# Quoted text
==*==

From: Stephen Montgomery-Smith
Subject: Re: Roots of polynomials
Date: Wed, 17 Apr 2013 20:07:04 -0500
User-agent: Mozilla/5.0 (X11; Linux i686; rv:17.0) Gecko/20130329 Thunderbird/17.0.5

If you know the real part of the root of p(z), call it s, you could try
using fzero on the function
f1(t) = p(s+I*t)
Or since it is unlikely that you know s exactly, you could use fmin (in
the optim package) to miminize abs(p(s+I*t)).


On 04/17/2013 06:56 AM, Urs Hackstein wrote:
> But how can such a direct search along the imaginary part of the root be
> done? I tried to compute the integral \int_\alpha (f'/f )s over a curve
> \alpha surrounding the root, but this is still slower than the roots
> routine.

==*==

# Data records

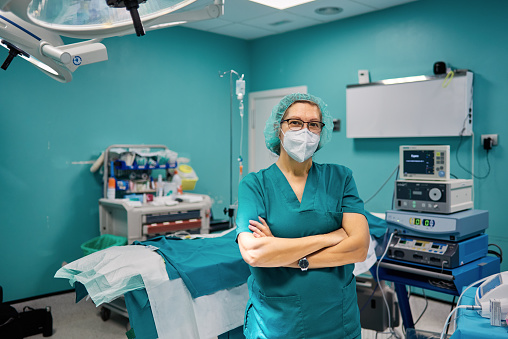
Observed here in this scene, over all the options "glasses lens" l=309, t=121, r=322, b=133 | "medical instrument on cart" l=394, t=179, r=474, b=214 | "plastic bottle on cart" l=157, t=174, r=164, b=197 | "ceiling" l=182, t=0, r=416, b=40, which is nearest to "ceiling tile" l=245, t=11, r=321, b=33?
"ceiling" l=182, t=0, r=416, b=40

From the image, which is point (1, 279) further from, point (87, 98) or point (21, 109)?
point (87, 98)

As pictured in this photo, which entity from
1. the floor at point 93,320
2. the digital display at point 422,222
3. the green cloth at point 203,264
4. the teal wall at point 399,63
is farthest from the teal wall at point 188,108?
the green cloth at point 203,264

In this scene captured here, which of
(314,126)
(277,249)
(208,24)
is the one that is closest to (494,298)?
(277,249)

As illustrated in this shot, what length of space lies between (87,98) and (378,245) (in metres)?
2.65

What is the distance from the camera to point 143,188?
3684 mm

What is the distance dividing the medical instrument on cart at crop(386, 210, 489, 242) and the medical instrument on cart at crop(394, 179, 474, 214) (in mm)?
38

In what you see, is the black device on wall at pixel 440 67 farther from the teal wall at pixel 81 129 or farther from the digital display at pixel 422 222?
the teal wall at pixel 81 129

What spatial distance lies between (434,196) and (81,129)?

==*==

# Written request 1
Can you restate the paragraph of the email on polynomial roots that begins "If you know the real part" more briefly, keeping its main facts?
# Written request 2
Would you return, word for word, the stretch of rows from the one containing "From the image, which" through the end of the rows?

# Complete output 1
If you know the root's real part s, apply fzero to f1(t) = p(s+I*t). If s isn't known exactly, which is likely, use fmin from the optim package to minimize abs(p(s+I*t)).

# Complete output 2
From the image, which is point (1, 279) further from, point (87, 98) or point (21, 109)?
point (87, 98)

As pictured in this photo, which entity from
1. the floor at point 93,320
2. the digital display at point 422,222
3. the green cloth at point 203,264
4. the teal wall at point 399,63
is farthest from the teal wall at point 188,108?
the green cloth at point 203,264

In this scene captured here, which of
(314,126)
(277,249)
(208,24)
is the one that is closest to (494,298)?
(277,249)

As illustrated in this shot, what length of space lies between (87,98) and (378,245) (in metres)?
2.65

What is the distance from the camera to point 143,188?
3684 mm

What is the distance dividing the medical instrument on cart at crop(386, 210, 489, 242) and the medical instrument on cart at crop(394, 179, 474, 214) (in mm)?
38

In what you see, is the black device on wall at pixel 440 67 farther from the teal wall at pixel 81 129 or farther from the digital display at pixel 422 222?
the teal wall at pixel 81 129

What spatial distance lies between (434,196) and (81,129)?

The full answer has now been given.